As there was a delay of 382 days in filing the appeal, accordingly an application for condoning the delay had also been filed. Herein, the appellant has mainly contended that the impugned order was never served upon the appellant and that he came to know of the impugned order for the first time when Recovery Notice dated July 09, 2020 was received on July 10, 2020.
On the other hand, the respondent seriously opposed appellant's contention by stating that the impugned order was served on July 01, 2019. In support of this fact, the respondent also had annexed the acknowledgement card which showed the receipt of the impugned order by the appellant himself. In rejoinder, the appellant had disputed the signatures in the acknowledgment card and contended that the signatures were not of the appellant.
On comparison of the signatures in the acknowledgement card with the signatures given in the memorandum of the appeal, the Securities Appellate Tribunal (SAT) has found that there is a distinction in the handwriting. Accordingly, the benefit was given to the appellant and hence, the delay has been condoned.
The Tribunal has also observed that the show cause notice was duly served and the appellant sought time to file a reply but did not do so. Subsequently, the appellant failed to appear on the date fixed for hearing. The AO, after considering the material evidence on record, found that the appellant had sold 15,000 shares on December 18, 2012 and further sold 1,85,000 shares on August 18, 2013 and, on both the occasion, the appellant failed to make the disclosure to the stock exchange as well as to the company under Regulation 13(4A) read with Regulation 13(5) of the PIT Regulations and under Regulation 29(2) of the SAST Regulations.

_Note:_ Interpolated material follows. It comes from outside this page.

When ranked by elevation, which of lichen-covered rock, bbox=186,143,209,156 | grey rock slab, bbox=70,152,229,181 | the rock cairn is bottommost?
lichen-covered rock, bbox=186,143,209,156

The Appellant did not dispute this aforementioned selling of the shares. It was only contended that the appellant was not a promoter and was only a director and therefore the aforesaid provisions have no application.
On the contrary, the Tribunal has found from the impugned order that the appellant was named as a promoter and finds place in the relevant records which fact had not been controverted by the appellant since no reply was filed.
It has been elucidated that the appellant was under an obligation to make the relevant disclosures to the stock exchange as well as to the company under Regulation 13(4A) and 13(5) of the PIT Regulations. Since the disclosure was not made, there has been a violation and the AO was therefore justified in imposing a penalty of Rs. 2 lakhs.